▶ _Problem requirements_: Without including any pictures, write out all the entries exactly.

Short descriptive text snippets:
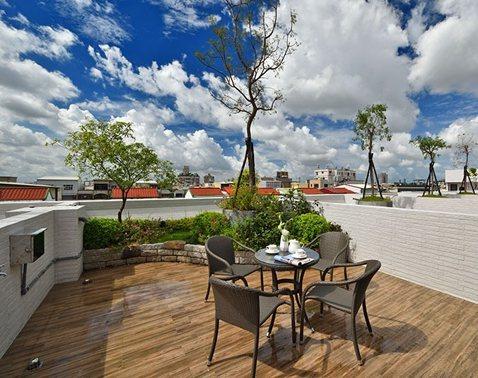 「大橘臻邸」城市裡的天空院子,一壺茶話家常的好時光。 圖片提供/祥傑建設
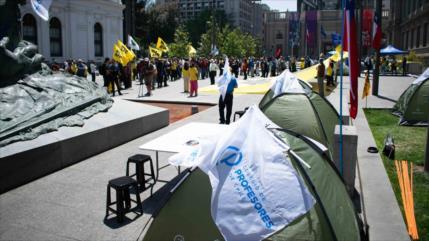 Instalan un campamento de protesta frente al Congreso de Chile
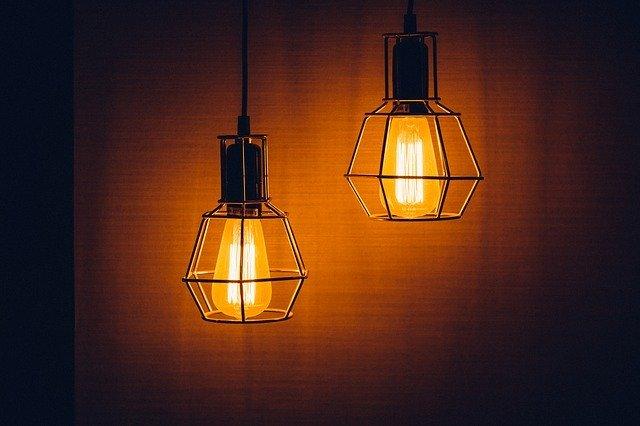 「昼光色」と「昼白色」と「電球色」の違いとは?意味や使い方を解説!
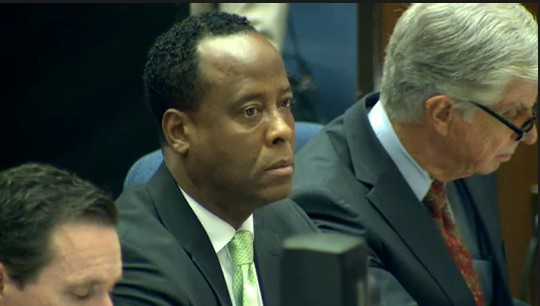 Ao centro, o Dr. Conrad Murray, mdico acusado da morte do cantor Michael Jackson em tribunal de Los Angeles (30/9/2011)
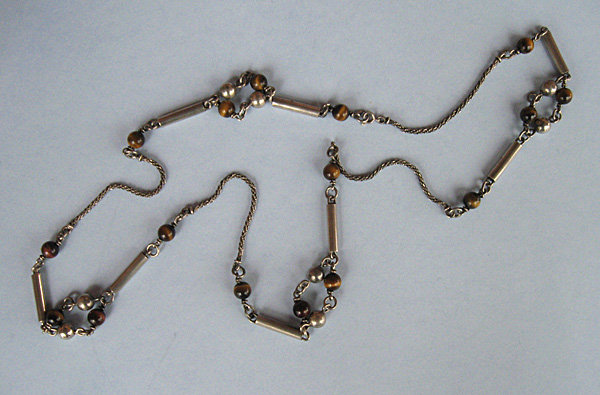 Silver and Tiger�s Eye Chain Necklace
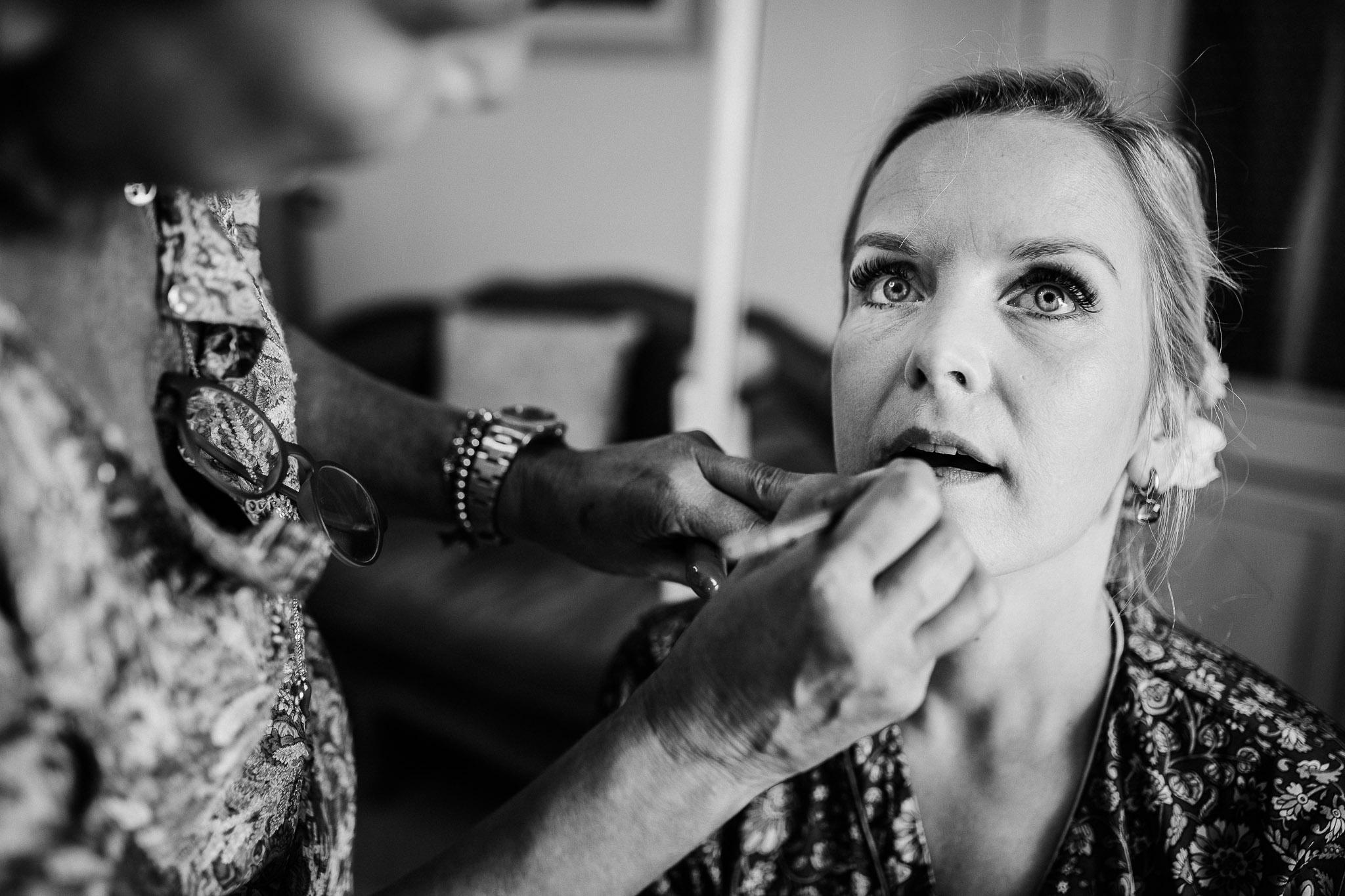 Bridal makeover before the wedding at La Villa Hotel, Mombaruzzo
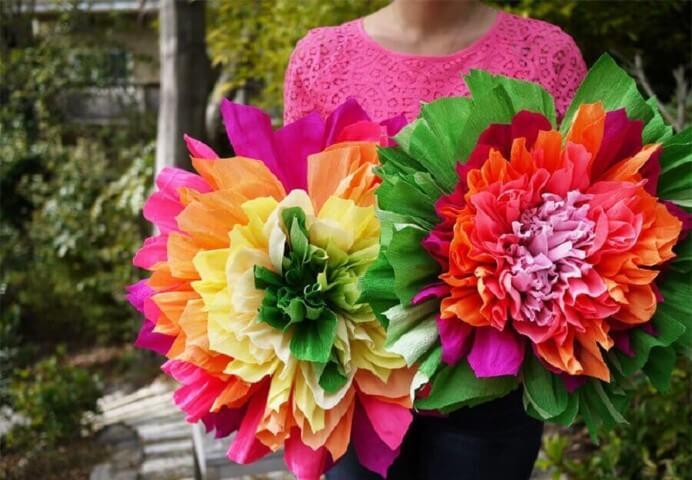 Flores de papel gigantes coloridas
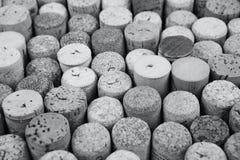 Primo piano di una parete dei sugheri usati del vino Fotografie Stock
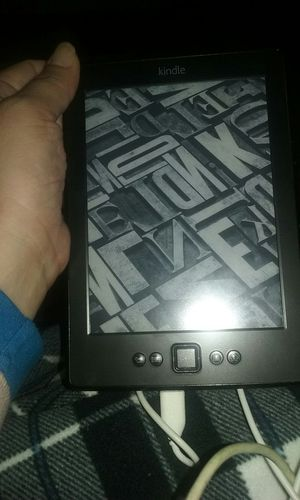 Kindle for Sale in Fresno, CA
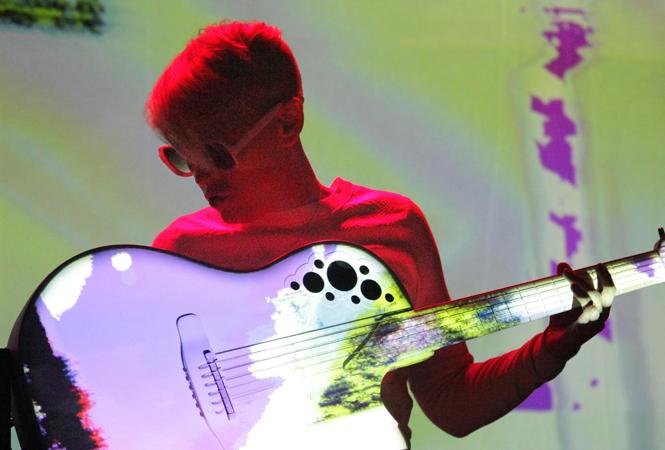 必見の超絶ギタープレイ。カーキ・キングの来日公演が決定!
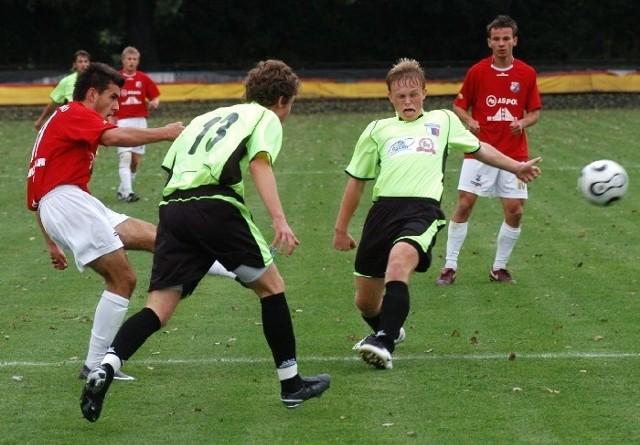 Piłkarze z Szarowoli (seledynowo-czarne stroje) do rozgrywek III ligi przyzstąpią jednak bez osłabień i będą faworytem do awansu do II ligi.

▶ _Solution below_:
 「大橘臻邸」城市裡的天空院子,一壺茶話家常的好時光。 圖片提供/祥傑建設
 Instalan un campamento de protesta frente al Congreso de Chile
 「昼光色」と「昼白色」と「電球色」の違いとは?意味や使い方を解説!
 Ao centro, o Dr. Conrad Murray, mdico acusado da morte do cantor Michael Jackson em tribunal de Los Angeles (30/9/2011)
 Silver and Tiger�s Eye Chain Necklace
 Bridal makeover before the wedding at La Villa Hotel, Mombaruzzo
 Flores de papel gigantes coloridas
 Primo piano di una parete dei sugheri usati del vino Fotografie Stock
 Kindle for Sale in Fresno, CA
 必見の超絶ギタープレイ。カーキ・キングの来日公演が決定!
 Piłkarze z Szarowoli (seledynowo-czarne stroje) do rozgrywek III ligi przyzstąpią jednak bez osłabień i będą faworytem do awansu do II ligi.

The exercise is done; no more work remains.